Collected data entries
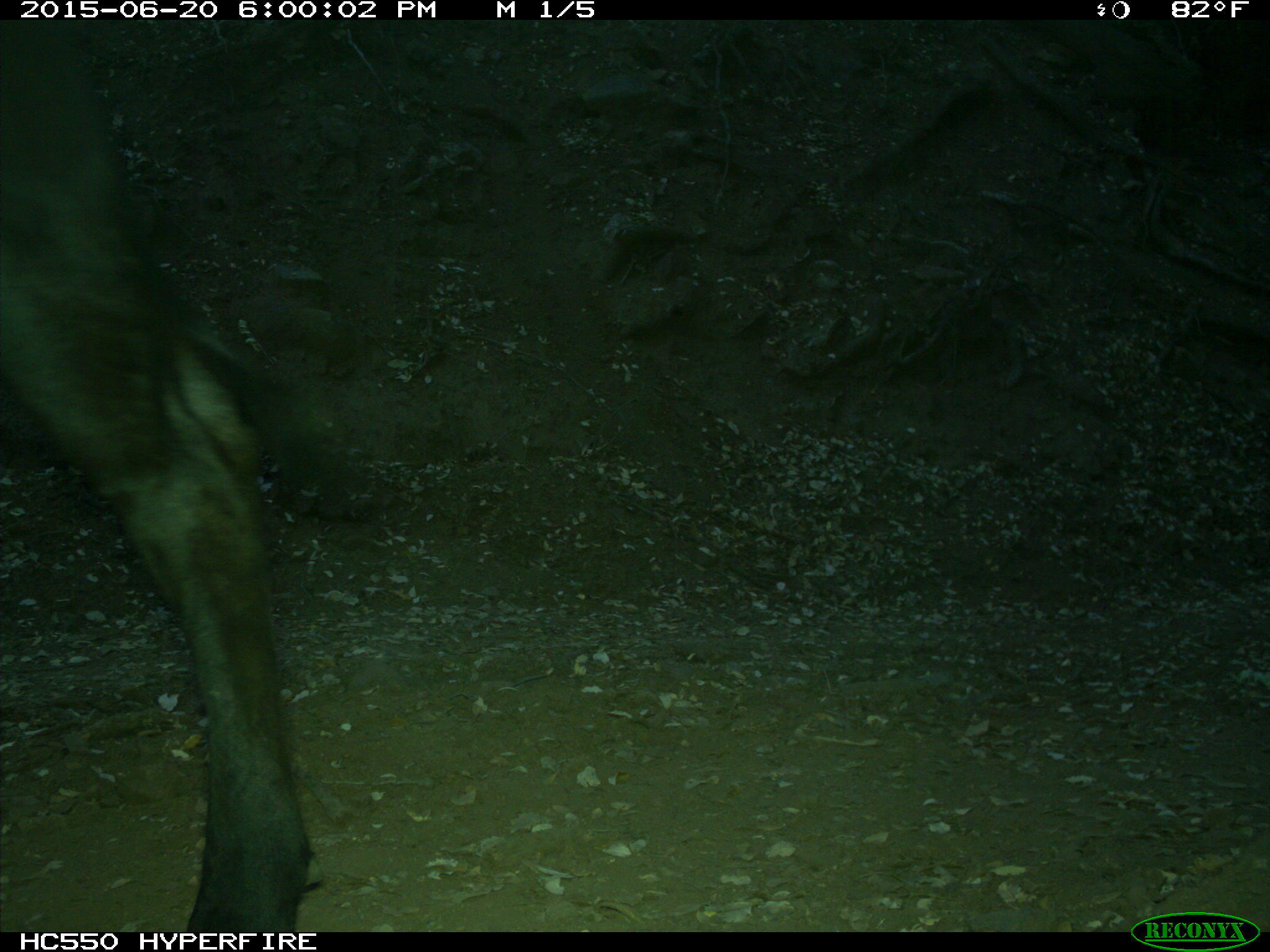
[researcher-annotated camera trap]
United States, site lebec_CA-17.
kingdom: Animalia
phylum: Chordata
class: Mammalia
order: Artiodactyla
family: Bovidae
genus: Bos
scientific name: Bos taurus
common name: domestic cow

• [ASSIGNED TASK]
Transcribe the entries above word for word, but leave every picture out of your copy.

• [EXERCISE RESULT]
[researcher-annotated camera trap]
United States, site lebec_CA-17.
kingdom: Animalia
phylum: Chordata
class: Mammalia
order: Artiodactyla
family: Bovidae
genus: Bos
scientific name: Bos taurus
common name: domestic cow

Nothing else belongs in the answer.